Sem poder fugir do que todo mundo já sabe, Daniel de Oliveira confirma ser muito mais do que apenas um ex-membro de Malhação. Ele começa apenas convencendo como Cazuza em um filme ficcional, mas no final toma conta do papel, fazendo a película quase ganhar um ar documental (na fase terminal da vida do artista, Oliveira está quase idêntico). Porém, a fotografia de Walter Carvalho também é ponto-chave, contribuindo para o desempenho do artista (como na gravação de Ideologia no estúdio, em que o efeito deixa aumentar a semelhança). Enfim, para relembrar a poesia e o talento de Cazuza, os pontos positivos chamam muito mais a atenção.

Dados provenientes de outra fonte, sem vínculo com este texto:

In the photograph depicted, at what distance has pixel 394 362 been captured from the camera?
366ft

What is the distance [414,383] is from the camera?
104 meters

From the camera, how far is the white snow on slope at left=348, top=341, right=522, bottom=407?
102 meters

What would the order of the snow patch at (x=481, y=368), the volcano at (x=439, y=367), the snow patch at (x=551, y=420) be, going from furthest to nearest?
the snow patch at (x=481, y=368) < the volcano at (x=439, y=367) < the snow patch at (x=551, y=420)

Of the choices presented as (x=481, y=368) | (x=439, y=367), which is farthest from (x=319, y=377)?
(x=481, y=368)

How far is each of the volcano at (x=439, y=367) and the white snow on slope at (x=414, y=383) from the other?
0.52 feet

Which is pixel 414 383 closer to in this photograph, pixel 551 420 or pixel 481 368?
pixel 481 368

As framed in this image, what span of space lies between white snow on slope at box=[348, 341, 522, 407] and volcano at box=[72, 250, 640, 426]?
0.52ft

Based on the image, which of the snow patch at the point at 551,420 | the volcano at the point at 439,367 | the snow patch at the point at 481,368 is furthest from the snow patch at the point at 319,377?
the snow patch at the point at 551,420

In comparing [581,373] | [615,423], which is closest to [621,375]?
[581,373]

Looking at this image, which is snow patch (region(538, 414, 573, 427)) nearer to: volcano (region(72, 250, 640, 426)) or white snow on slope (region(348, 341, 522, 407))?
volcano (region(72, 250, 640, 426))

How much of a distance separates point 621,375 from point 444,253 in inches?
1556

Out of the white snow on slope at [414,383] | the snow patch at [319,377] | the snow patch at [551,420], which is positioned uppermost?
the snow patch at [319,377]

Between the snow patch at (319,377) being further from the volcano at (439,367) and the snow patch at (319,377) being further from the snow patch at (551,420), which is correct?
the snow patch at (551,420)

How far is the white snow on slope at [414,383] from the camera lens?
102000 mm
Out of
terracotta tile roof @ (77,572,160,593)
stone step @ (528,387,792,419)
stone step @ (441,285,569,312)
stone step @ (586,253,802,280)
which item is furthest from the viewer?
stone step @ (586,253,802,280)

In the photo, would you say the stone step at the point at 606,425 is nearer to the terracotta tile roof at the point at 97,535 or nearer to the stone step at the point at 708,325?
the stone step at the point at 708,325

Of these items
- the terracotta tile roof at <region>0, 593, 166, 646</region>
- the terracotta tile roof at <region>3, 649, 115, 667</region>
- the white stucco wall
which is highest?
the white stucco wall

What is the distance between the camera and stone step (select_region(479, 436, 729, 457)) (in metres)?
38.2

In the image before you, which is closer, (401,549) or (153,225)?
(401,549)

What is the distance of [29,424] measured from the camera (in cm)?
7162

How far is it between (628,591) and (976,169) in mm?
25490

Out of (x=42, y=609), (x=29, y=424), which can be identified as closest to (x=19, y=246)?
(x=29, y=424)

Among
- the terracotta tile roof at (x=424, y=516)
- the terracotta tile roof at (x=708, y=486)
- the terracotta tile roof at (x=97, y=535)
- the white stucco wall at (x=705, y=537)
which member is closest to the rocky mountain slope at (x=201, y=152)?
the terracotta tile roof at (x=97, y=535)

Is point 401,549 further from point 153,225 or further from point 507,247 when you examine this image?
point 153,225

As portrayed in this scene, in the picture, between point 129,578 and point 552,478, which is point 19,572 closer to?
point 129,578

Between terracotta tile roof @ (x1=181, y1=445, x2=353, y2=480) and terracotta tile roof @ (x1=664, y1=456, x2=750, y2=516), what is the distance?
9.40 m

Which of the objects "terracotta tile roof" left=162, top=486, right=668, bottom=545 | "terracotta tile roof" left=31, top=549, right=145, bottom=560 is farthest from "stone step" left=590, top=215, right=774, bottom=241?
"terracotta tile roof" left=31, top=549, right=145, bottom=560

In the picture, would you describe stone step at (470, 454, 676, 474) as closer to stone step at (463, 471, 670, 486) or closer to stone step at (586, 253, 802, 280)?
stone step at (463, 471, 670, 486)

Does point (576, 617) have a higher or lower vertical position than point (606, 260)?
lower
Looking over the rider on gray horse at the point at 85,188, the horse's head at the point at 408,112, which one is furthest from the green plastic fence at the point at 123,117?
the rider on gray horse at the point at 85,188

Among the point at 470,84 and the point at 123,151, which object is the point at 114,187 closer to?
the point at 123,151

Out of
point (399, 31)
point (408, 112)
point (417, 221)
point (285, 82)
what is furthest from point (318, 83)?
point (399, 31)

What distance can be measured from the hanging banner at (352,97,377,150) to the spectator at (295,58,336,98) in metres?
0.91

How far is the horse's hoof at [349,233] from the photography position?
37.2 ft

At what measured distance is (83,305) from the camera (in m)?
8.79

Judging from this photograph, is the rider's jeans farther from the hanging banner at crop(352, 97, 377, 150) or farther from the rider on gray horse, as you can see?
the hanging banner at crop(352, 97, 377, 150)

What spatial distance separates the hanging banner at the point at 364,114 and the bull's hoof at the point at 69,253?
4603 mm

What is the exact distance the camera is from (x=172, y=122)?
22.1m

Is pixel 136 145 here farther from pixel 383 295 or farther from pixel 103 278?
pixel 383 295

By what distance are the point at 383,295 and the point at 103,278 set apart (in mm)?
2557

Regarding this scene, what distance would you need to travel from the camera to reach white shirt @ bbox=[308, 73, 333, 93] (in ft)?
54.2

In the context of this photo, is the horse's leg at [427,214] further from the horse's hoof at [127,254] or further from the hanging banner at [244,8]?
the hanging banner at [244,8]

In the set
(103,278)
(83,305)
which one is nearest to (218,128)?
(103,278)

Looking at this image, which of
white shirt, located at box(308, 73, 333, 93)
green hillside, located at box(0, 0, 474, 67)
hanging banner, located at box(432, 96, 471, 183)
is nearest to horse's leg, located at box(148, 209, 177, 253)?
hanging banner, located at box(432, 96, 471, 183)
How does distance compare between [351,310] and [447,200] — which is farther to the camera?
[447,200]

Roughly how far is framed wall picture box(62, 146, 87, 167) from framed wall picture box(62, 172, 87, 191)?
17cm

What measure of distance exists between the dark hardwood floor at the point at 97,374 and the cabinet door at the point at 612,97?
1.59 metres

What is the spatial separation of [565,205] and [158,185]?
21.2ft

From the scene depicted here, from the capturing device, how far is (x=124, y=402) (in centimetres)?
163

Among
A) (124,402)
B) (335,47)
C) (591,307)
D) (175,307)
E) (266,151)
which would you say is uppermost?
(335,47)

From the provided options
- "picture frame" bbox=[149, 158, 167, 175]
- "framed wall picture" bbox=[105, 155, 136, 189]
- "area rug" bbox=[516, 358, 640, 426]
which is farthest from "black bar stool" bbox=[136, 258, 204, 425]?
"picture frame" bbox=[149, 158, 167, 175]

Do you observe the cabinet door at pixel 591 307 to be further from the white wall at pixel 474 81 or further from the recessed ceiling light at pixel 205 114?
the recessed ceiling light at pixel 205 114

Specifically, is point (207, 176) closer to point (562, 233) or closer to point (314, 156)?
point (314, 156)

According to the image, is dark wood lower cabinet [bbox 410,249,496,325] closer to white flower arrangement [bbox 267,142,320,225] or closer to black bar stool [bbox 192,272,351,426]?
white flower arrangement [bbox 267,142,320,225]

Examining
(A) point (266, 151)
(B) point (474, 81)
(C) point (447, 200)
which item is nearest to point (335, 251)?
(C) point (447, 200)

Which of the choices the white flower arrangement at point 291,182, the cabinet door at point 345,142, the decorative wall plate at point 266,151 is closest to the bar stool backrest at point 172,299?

Por tudo isso, Cazuza - O Tempo Não Pára é um bom filme, apesar de seus erros. Os méritos ofuscam os problemas e o genial poeta é definido e homenageado de tal jeito que a única coisa que o espectador deseja ao final é que o tempo pudesse parar um pouco, ou quem sabe, voltasse até uma época em que o “maior abandonado” fazia música de um jeito que dá saudade. E que saudade.